Salix reticulata grows in alpine tundra, fens, sedge meadows, and turfy places in the mountains.
Salix reticulata is an alpine species that is found in the park at elevations 275 m to 1787 m with an average site elevation of 1008 m. S. reticulata prefers moderately steep sites with an average slope angle of 13 degrees. In Denali, this species seemed to slightly prefer north-facing over south-facing slopes.
Salix reticulata is an incompletely circumpolar species with an arctic-alpine distribution, occurring in Europe, and across northern Eurasia and northern North America (but absent from Greenland). In North America, S. reticulata ranges from Alaska, across northern Canada to Labrador and New Brunswick and south into the mountains British Columbia and western Alberta but does not reach the lower 48 states. In Alaska this species occurs essentially statewide (usually in hills and mountains). In Denali, S. reticulata occurs park wide in suitable habitat on both sides of the Alaska Range.
Collett (2004) documented various insects on S. reticulata such as a sawfly of the genus Pontania, eriophyiid mites, and a tussock moth, Orgyia antiqua.
S. reticulata is dioecious and insect and wind pollinated. Seeds have attached hairs to aid in wind dissemination. It also readily spreads vegetatively, forming large mats.
Catkins and leaves appear together right after snow melt.

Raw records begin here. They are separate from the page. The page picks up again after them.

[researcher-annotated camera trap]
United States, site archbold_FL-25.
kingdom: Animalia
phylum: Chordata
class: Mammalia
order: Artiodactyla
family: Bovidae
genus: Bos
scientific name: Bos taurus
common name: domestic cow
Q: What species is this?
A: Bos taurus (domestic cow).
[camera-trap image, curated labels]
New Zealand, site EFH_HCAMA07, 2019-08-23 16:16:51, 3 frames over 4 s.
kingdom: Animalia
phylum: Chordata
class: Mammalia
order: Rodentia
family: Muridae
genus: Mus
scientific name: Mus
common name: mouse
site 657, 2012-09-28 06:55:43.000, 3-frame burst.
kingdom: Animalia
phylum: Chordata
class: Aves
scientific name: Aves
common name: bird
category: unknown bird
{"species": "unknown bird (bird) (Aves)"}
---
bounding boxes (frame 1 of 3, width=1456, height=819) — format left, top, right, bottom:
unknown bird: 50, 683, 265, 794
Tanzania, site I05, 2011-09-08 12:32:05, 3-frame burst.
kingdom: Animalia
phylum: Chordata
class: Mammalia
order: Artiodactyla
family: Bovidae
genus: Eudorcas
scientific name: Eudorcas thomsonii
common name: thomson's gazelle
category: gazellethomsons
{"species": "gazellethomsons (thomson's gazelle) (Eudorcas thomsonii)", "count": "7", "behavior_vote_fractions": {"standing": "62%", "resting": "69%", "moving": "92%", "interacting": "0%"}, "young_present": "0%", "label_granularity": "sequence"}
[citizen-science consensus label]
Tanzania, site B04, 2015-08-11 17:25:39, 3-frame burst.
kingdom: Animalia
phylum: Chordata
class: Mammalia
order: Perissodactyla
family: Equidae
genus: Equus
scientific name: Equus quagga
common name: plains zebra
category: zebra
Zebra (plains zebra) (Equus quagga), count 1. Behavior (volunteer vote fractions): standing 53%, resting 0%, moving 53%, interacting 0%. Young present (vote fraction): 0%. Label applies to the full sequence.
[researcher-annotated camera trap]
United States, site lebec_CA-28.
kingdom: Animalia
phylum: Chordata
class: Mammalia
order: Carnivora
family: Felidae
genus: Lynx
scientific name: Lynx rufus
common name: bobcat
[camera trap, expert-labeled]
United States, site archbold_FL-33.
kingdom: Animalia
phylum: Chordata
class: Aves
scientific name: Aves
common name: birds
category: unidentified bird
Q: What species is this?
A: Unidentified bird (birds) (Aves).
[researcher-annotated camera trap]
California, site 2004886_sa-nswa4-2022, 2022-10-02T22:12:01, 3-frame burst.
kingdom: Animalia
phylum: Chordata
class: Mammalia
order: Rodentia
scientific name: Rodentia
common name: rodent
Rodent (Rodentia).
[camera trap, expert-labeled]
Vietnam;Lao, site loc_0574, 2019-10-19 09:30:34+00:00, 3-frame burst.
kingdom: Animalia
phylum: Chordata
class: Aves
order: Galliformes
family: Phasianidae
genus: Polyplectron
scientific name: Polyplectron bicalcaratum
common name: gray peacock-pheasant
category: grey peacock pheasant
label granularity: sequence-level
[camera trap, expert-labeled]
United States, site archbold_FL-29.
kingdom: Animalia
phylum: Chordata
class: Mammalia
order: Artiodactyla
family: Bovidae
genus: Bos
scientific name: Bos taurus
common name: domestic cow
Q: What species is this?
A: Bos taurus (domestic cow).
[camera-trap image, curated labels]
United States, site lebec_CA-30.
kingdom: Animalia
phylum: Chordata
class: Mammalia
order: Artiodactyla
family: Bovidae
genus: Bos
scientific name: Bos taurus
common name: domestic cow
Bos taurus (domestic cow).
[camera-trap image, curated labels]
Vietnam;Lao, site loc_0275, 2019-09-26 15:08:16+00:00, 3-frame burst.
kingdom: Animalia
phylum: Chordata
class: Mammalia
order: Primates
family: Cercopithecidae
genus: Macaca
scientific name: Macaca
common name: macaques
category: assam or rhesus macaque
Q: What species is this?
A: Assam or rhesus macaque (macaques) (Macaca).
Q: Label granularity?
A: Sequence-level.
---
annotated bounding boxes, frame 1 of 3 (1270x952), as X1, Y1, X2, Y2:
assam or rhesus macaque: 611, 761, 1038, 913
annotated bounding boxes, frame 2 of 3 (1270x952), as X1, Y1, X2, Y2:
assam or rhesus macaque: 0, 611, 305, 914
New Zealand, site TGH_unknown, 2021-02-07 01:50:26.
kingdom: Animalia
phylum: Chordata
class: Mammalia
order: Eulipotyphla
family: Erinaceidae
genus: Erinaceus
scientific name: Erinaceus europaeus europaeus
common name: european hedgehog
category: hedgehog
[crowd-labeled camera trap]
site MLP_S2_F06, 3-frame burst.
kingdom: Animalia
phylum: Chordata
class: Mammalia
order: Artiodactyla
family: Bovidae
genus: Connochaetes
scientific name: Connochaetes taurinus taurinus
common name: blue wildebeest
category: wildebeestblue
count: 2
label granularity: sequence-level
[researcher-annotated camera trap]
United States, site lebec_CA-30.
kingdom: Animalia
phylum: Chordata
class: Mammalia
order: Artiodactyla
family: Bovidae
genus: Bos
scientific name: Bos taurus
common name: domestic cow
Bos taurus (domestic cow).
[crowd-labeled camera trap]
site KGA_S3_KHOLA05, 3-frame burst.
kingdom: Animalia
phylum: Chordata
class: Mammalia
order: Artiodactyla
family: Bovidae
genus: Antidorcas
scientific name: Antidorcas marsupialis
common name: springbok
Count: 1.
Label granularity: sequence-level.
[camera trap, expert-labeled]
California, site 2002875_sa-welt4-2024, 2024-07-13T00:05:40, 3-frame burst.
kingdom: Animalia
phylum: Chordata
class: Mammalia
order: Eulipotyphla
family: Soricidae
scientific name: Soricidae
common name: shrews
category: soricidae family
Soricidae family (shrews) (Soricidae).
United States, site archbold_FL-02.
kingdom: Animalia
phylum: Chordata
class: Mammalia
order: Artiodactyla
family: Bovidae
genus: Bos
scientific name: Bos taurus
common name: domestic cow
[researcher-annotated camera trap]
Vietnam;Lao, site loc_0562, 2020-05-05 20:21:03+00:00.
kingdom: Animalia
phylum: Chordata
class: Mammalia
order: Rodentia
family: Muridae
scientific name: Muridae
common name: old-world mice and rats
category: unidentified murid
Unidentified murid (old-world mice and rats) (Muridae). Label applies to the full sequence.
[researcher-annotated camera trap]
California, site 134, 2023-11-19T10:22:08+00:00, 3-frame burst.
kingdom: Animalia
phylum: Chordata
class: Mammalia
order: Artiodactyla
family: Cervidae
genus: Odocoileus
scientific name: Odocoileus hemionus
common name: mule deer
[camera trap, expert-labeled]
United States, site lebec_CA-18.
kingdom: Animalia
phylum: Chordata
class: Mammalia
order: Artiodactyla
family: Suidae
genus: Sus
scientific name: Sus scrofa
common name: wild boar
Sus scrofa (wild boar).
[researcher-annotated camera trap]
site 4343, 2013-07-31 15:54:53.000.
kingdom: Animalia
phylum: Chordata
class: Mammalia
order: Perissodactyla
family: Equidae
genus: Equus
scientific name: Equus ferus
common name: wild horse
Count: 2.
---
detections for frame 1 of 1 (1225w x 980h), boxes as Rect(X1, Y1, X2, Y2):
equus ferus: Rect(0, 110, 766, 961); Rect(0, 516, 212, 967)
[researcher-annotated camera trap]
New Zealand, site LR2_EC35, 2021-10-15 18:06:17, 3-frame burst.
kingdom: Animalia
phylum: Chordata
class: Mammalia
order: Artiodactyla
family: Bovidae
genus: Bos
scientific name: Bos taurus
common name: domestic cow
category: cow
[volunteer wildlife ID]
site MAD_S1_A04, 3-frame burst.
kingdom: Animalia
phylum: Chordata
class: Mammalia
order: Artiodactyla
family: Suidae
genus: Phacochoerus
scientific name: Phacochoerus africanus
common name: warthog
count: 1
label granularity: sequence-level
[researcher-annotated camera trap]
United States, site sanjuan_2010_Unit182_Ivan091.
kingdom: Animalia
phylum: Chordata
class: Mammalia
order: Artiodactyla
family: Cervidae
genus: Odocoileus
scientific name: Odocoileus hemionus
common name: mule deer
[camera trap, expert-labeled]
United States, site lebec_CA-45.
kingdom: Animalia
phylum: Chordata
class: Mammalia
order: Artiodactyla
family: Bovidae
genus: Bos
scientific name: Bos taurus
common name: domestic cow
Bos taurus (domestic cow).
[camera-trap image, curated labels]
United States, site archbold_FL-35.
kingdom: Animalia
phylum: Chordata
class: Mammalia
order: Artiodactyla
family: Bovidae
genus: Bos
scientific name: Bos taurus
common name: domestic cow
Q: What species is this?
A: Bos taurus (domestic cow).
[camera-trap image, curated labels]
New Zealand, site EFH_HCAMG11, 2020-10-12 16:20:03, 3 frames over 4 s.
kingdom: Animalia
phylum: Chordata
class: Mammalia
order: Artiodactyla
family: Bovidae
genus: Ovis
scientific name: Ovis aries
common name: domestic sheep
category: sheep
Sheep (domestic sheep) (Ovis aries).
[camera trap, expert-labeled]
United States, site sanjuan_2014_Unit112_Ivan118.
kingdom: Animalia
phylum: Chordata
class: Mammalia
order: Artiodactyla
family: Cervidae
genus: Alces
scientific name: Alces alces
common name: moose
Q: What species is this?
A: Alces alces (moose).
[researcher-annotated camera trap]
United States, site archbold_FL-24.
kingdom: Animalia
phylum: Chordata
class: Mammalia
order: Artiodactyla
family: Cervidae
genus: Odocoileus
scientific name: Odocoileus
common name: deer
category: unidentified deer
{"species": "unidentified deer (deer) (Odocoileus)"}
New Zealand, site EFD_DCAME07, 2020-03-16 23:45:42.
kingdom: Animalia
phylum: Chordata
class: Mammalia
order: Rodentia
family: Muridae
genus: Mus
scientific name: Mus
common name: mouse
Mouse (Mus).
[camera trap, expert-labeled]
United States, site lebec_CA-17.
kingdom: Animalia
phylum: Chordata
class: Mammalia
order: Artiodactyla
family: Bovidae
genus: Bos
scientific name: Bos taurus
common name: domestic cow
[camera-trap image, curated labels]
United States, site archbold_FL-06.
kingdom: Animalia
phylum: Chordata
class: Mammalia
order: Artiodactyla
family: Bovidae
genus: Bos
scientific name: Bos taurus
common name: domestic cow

Salix reticulata is a common creeping dwarf willow shrub with very characteristic, rounded net-veined leaves. This species occurs in moist to wet areas from meadows to tundra, most frequently in or near the mountains. Plants grow only 3-10 cm tall. Branches are red- to yellow-brown, and hairless. Leaves are round, long petioled, with deeply embossed veins, dark glossy green above and pale green to whitish beneath. Willows are dioecious (individual plants produce either male or female flowers), the flowers highly reduced and borne in catkins. Catkins develop on terminal branches late in the summer. Capsules are hairy and reddish in color, splitting open by two valves to release many tiny seeds with tufts of white hair. The round leaves with deeply impressed veins distinguish this dwarf willow from others in the park. Some people can initially confuse the leaves of Salix reticulata for the leathery leaves of Arctostaphylos rubra or A. alpina, but this species has rounder leaves, and catkins instead of flowers or berries.